**GIVEN INSTRUCTION**:
Leave out the pictures and copy everything else in the entries exactly.

**MATERIAL FOR THIS EXERCISE**:
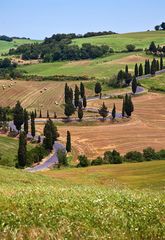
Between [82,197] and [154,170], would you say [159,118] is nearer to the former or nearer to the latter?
[154,170]

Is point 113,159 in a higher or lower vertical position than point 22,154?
lower

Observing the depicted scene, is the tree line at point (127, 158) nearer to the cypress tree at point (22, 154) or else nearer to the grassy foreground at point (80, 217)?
the cypress tree at point (22, 154)

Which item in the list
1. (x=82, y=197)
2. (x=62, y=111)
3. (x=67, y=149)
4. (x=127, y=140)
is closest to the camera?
(x=82, y=197)

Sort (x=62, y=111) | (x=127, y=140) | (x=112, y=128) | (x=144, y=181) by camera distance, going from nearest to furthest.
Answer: (x=144, y=181) → (x=127, y=140) → (x=112, y=128) → (x=62, y=111)

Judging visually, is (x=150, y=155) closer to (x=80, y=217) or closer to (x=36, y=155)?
(x=36, y=155)

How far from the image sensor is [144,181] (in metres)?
47.0

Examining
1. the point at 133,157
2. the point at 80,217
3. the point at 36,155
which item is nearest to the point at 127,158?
the point at 133,157

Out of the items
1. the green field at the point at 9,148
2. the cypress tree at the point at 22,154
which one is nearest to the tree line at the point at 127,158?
the cypress tree at the point at 22,154

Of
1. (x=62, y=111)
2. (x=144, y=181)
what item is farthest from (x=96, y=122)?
(x=144, y=181)

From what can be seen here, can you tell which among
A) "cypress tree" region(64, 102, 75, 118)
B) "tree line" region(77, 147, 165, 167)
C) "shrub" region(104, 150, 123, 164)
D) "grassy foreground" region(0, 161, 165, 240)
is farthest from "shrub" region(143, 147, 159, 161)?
"grassy foreground" region(0, 161, 165, 240)

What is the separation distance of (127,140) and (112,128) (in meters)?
17.6

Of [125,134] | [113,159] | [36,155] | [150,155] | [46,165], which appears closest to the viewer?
[113,159]

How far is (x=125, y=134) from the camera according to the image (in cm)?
13688

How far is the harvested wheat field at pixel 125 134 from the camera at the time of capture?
121688 mm
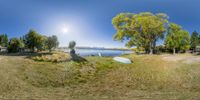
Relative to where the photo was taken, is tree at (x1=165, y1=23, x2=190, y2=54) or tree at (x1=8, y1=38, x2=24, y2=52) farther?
tree at (x1=8, y1=38, x2=24, y2=52)

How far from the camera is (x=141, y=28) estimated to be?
53.2 metres

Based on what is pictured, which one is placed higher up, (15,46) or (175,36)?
(175,36)

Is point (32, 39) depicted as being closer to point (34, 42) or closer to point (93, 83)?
point (34, 42)

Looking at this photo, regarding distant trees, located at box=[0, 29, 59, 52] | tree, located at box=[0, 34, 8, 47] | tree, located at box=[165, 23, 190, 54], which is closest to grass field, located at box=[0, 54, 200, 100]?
distant trees, located at box=[0, 29, 59, 52]

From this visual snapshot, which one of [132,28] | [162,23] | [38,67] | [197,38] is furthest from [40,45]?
[197,38]

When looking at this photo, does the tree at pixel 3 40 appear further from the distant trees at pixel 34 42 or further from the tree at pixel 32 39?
the tree at pixel 32 39

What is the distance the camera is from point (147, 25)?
169ft

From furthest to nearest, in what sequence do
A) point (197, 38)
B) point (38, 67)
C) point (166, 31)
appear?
point (197, 38), point (166, 31), point (38, 67)

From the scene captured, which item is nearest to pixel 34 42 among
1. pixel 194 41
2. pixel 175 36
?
pixel 175 36

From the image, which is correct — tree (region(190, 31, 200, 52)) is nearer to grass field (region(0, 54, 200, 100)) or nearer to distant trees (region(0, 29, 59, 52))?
distant trees (region(0, 29, 59, 52))

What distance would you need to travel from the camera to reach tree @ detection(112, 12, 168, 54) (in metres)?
52.1

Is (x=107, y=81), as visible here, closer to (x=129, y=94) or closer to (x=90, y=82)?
(x=90, y=82)

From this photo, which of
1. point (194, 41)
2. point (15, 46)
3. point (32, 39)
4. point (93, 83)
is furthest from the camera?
point (194, 41)

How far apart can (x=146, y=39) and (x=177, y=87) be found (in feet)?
128
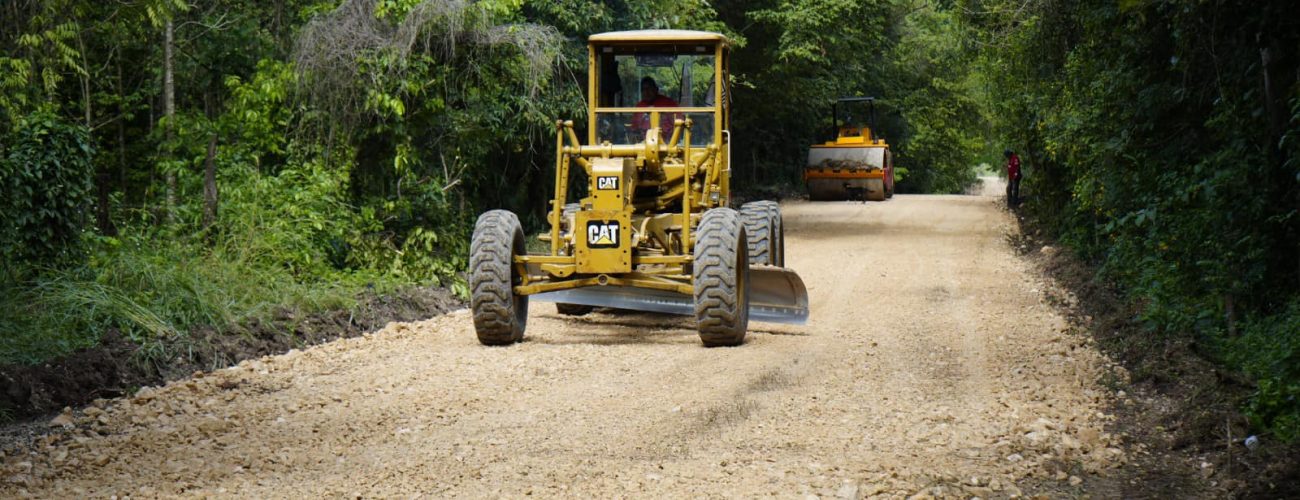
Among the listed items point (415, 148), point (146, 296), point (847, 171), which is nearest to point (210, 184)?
point (415, 148)

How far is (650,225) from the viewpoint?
10.5 metres

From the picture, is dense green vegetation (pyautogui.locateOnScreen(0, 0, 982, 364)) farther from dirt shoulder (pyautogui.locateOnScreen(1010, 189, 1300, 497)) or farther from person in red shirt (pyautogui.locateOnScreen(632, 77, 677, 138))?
dirt shoulder (pyautogui.locateOnScreen(1010, 189, 1300, 497))

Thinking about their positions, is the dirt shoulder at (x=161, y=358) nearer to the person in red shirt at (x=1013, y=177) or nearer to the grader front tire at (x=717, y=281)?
the grader front tire at (x=717, y=281)

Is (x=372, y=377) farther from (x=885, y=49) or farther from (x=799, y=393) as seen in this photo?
(x=885, y=49)

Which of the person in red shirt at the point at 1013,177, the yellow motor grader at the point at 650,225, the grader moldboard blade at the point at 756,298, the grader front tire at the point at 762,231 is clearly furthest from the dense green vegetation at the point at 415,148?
the person in red shirt at the point at 1013,177

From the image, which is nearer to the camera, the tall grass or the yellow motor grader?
the tall grass

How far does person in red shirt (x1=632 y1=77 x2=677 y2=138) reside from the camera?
452 inches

**EXERCISE RESPONSE**:
Between [82,197] and [154,170], would you say [159,118] is nearer to the former or nearer to the latter?
[154,170]

Is point 113,159 in a higher or lower vertical position than point 22,154?
lower

Observing the depicted scene, is the tree line at point (127, 158) nearer to the cypress tree at point (22, 154) or else nearer to the grassy foreground at point (80, 217)?
the cypress tree at point (22, 154)

Which item in the list
1. (x=82, y=197)
2. (x=62, y=111)
3. (x=67, y=149)
4. (x=127, y=140)
is closest to the camera?
(x=82, y=197)

Sort (x=62, y=111) | (x=127, y=140) | (x=112, y=128) | (x=144, y=181) by camera distance, going from nearest to furthest.
Answer: (x=144, y=181) → (x=127, y=140) → (x=112, y=128) → (x=62, y=111)

Judging visually, is (x=150, y=155) closer to (x=80, y=217) or closer to (x=36, y=155)?
(x=36, y=155)

How far from the image sensor is [144,181] (in metres)?
47.0

Examining
1. the point at 133,157
2. the point at 80,217
3. the point at 36,155
which item is nearest to the point at 127,158?
the point at 133,157

Out of the items
1. the green field at the point at 9,148
2. the cypress tree at the point at 22,154
which one is nearest to the tree line at the point at 127,158?
the cypress tree at the point at 22,154

Of
1. (x=62, y=111)
2. (x=144, y=181)
what item is farthest from (x=96, y=122)?
(x=144, y=181)

From what can be seen here, can you tell which among
A) "cypress tree" region(64, 102, 75, 118)
B) "tree line" region(77, 147, 165, 167)
C) "shrub" region(104, 150, 123, 164)
D) "grassy foreground" region(0, 161, 165, 240)
is farthest from "shrub" region(143, 147, 159, 161)?
"grassy foreground" region(0, 161, 165, 240)

What is the separation distance of (127,140) and (112,128) (in meters)?
17.6

Of [125,134] | [113,159] | [36,155] | [150,155] | [46,165], which appears closest to the viewer?
[113,159]

How far is (x=125, y=134) from the camera according to the image (in cm)?
13688

How far is the harvested wheat field at pixel 125 134 from the camera at the time of capture?
121688 mm
Relative to where the photo was taken, is tree at (x1=165, y1=23, x2=190, y2=54) or tree at (x1=8, y1=38, x2=24, y2=52) farther?
tree at (x1=8, y1=38, x2=24, y2=52)

How far from the camera is (x=141, y=28) estimated to be?
53.2 metres

Based on what is pictured, which one is placed higher up, (15,46) or (175,36)?
(175,36)

Is point (32, 39) depicted as being closer to point (34, 42) or closer to point (93, 83)?
point (34, 42)

Looking at this photo, regarding distant trees, located at box=[0, 29, 59, 52] | tree, located at box=[0, 34, 8, 47] | tree, located at box=[165, 23, 190, 54], which is closest to grass field, located at box=[0, 54, 200, 100]?
distant trees, located at box=[0, 29, 59, 52]

From this visual snapshot, which one of [132,28] | [162,23] | [38,67] | [197,38] is furthest from [40,45]?
[197,38]

When looking at this photo, does the tree at pixel 3 40 appear further from the distant trees at pixel 34 42 or further from the tree at pixel 32 39?
the tree at pixel 32 39

What is the distance the camera is from point (147, 25)?
169ft

From furthest to nearest, in what sequence do
A) point (197, 38)
B) point (38, 67)
C) point (166, 31)
appear?
point (197, 38), point (166, 31), point (38, 67)

From the scene captured, which item is nearest to pixel 34 42 among
1. pixel 194 41
2. pixel 175 36
?
pixel 175 36

From the image, which is correct — tree (region(190, 31, 200, 52)) is nearer to grass field (region(0, 54, 200, 100)) or nearer to distant trees (region(0, 29, 59, 52))?
distant trees (region(0, 29, 59, 52))

What distance would you need to travel from the camera to reach tree @ detection(112, 12, 168, 54) (in metres)?
52.1

Is (x=107, y=81), as visible here, closer to (x=129, y=94) or closer to (x=90, y=82)?
(x=90, y=82)

From this photo, which of
1. point (194, 41)
2. point (15, 46)
3. point (32, 39)
4. point (93, 83)
is furthest from the camera?
point (194, 41)

How far apart can (x=146, y=39) and (x=177, y=87) be found (in feet)?
128
Among the listed items point (415, 148), point (146, 296), point (847, 171), which is nearest to point (210, 184)?
point (415, 148)

How far is (650,225) from the viewpoint?
10.5 metres

From the picture, is dense green vegetation (pyautogui.locateOnScreen(0, 0, 982, 364)) farther from dirt shoulder (pyautogui.locateOnScreen(1010, 189, 1300, 497)) or farther from person in red shirt (pyautogui.locateOnScreen(632, 77, 677, 138))?
dirt shoulder (pyautogui.locateOnScreen(1010, 189, 1300, 497))

Thinking about their positions, is the dirt shoulder at (x=161, y=358) nearer to the person in red shirt at (x=1013, y=177) or nearer to the grader front tire at (x=717, y=281)?
the grader front tire at (x=717, y=281)

Is (x=372, y=377) farther from (x=885, y=49) or farther from (x=799, y=393) as seen in this photo?
(x=885, y=49)

Which of the person in red shirt at the point at 1013,177, the yellow motor grader at the point at 650,225, the grader moldboard blade at the point at 756,298, the grader front tire at the point at 762,231 is clearly furthest from the dense green vegetation at the point at 415,148?
the person in red shirt at the point at 1013,177

From the image, which is nearer to the camera, the tall grass or the yellow motor grader?
the tall grass

How far does person in red shirt (x1=632 y1=77 x2=677 y2=138) reside from the camera?
452 inches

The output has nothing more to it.